Not only Waldheim, but also the concerned citizen remains a mystery in Beckermann's (at the Berlinale Awarded the Documentary Film Award) work. The patriots who tear the placards from the demonstrators speak as if they have never heard of Auschwitz, the Jews have become "too rude" for them. Today they would perhaps vote for the FPÖ, while their German sensory relatives at Pegida stretched a black-red-golden cross into the night sky, all nice neighbors who like to mow the lawn on Saturdays.
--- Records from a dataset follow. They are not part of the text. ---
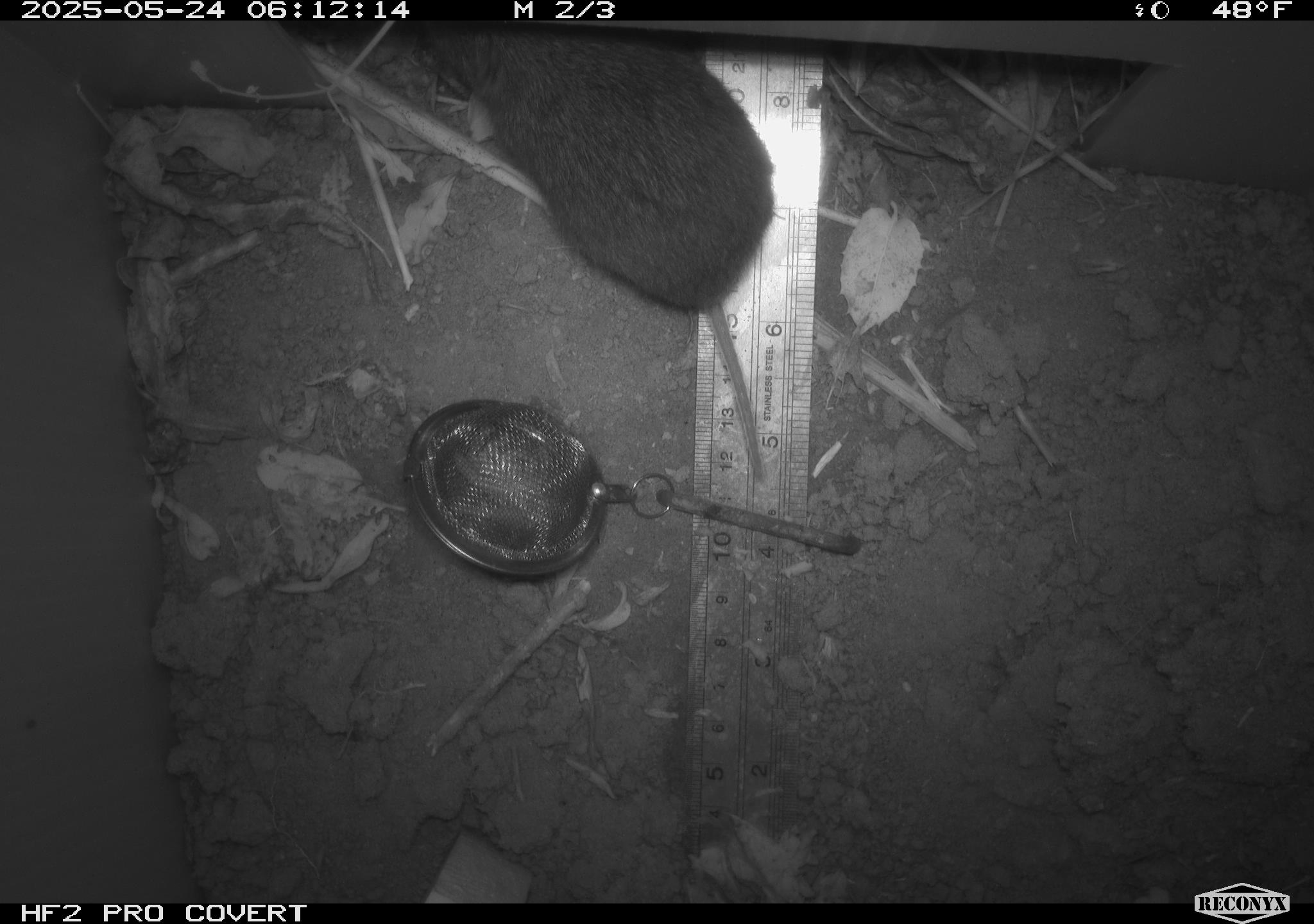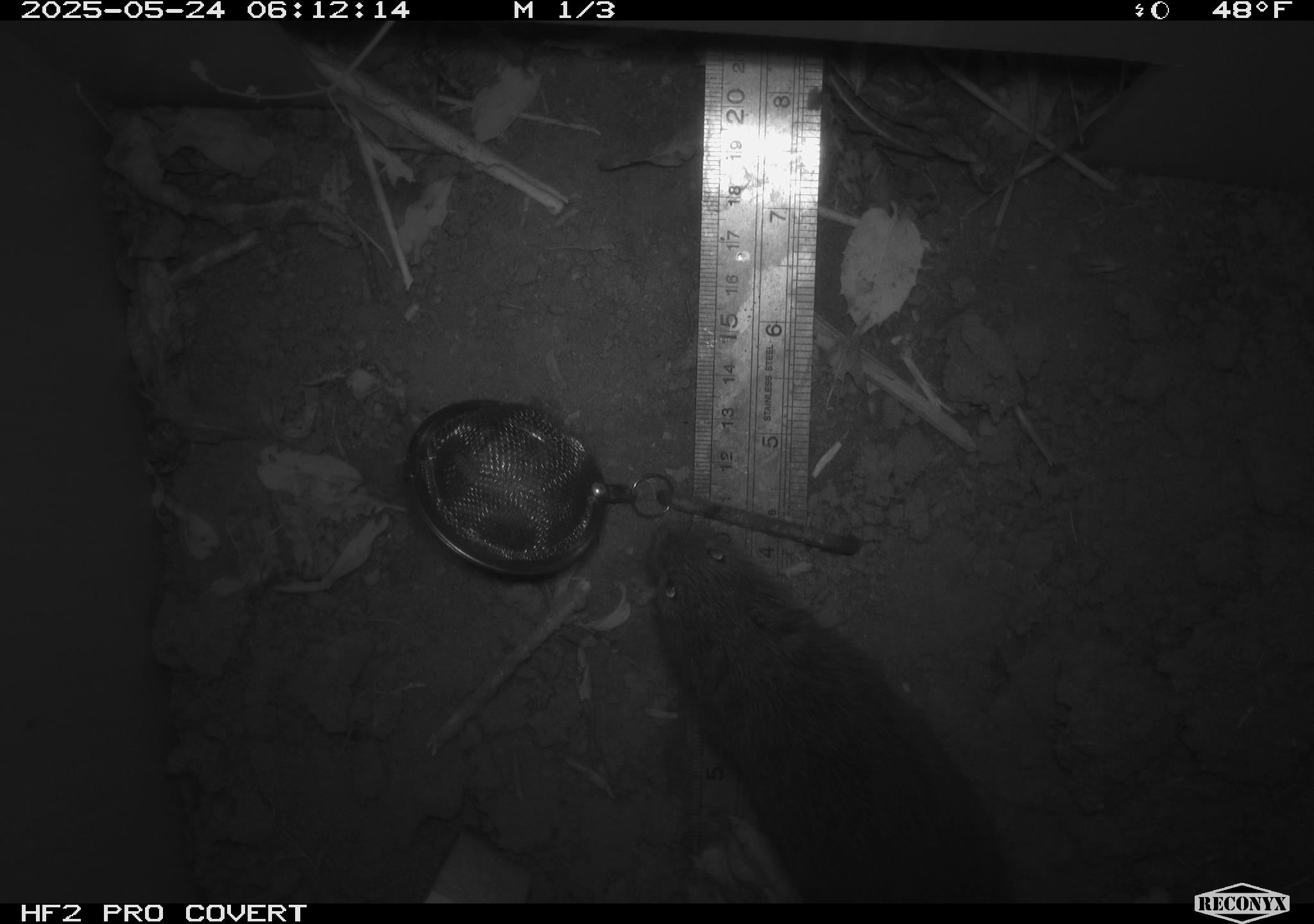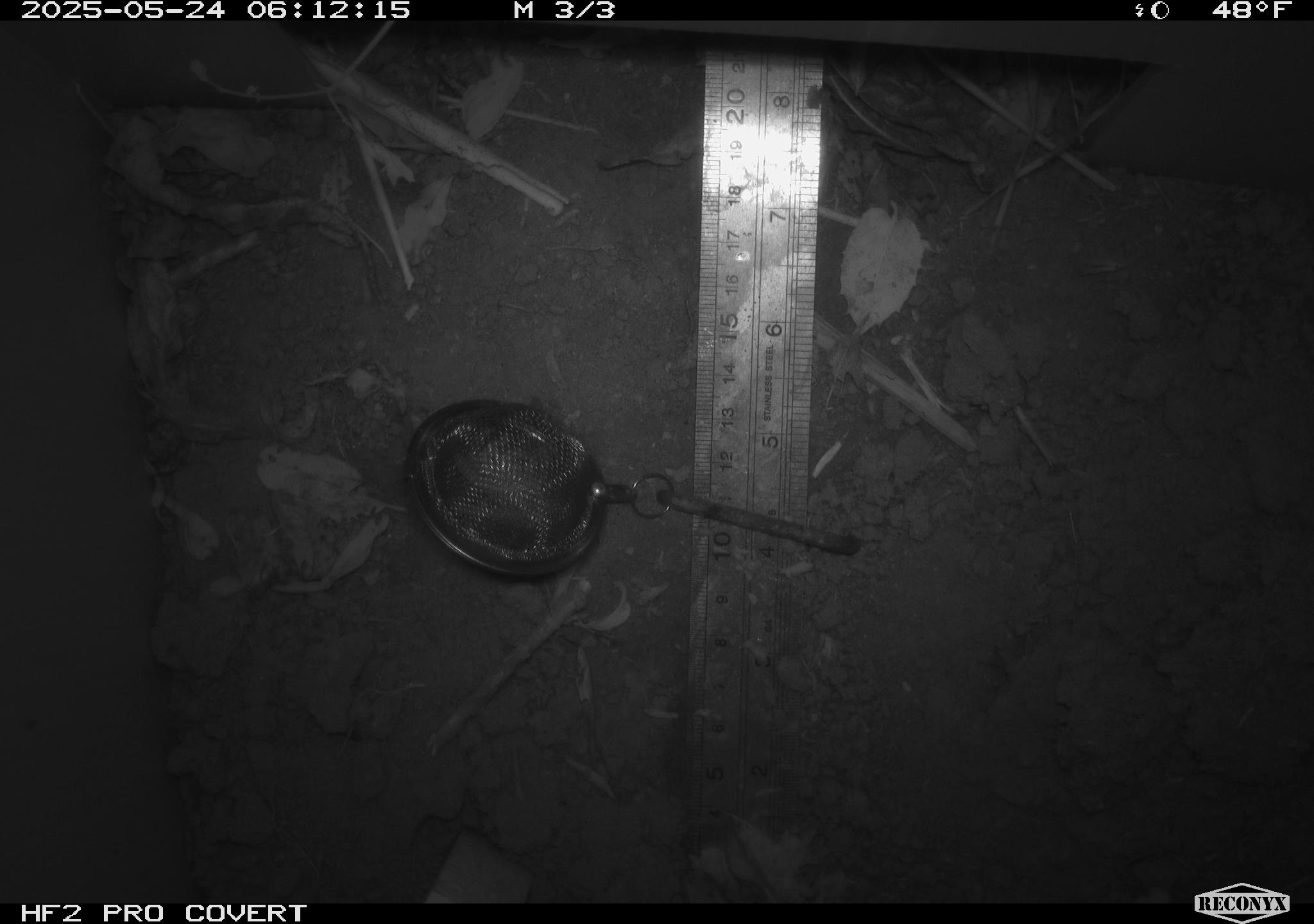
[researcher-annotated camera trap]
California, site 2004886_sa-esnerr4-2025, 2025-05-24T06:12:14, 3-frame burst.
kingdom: Animalia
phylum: Chordata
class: Mammalia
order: Rodentia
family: Cricetidae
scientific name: Arvicolinae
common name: voles, lemmings, and muskrats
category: arvicolinae subfamily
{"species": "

As the emotions boil up in 1986, the ÖVP politician Alois Mock calls on the World Jewish Congress to "stop the campaign so as not to awaken feelings that we all do not want." That's the key phrase. What are the feelings that "we all do not want"? It is the deep hatred of the Jewish religion that tells man to be better than he is. The Jews are to blame, otherwise Austria would be with itself in the pure, in eternity, amen. At the end Waldheim is sitting in the studio to give his first speech as Federal President. A cleaning lady comes into the picture and makes clean. As clean as ever.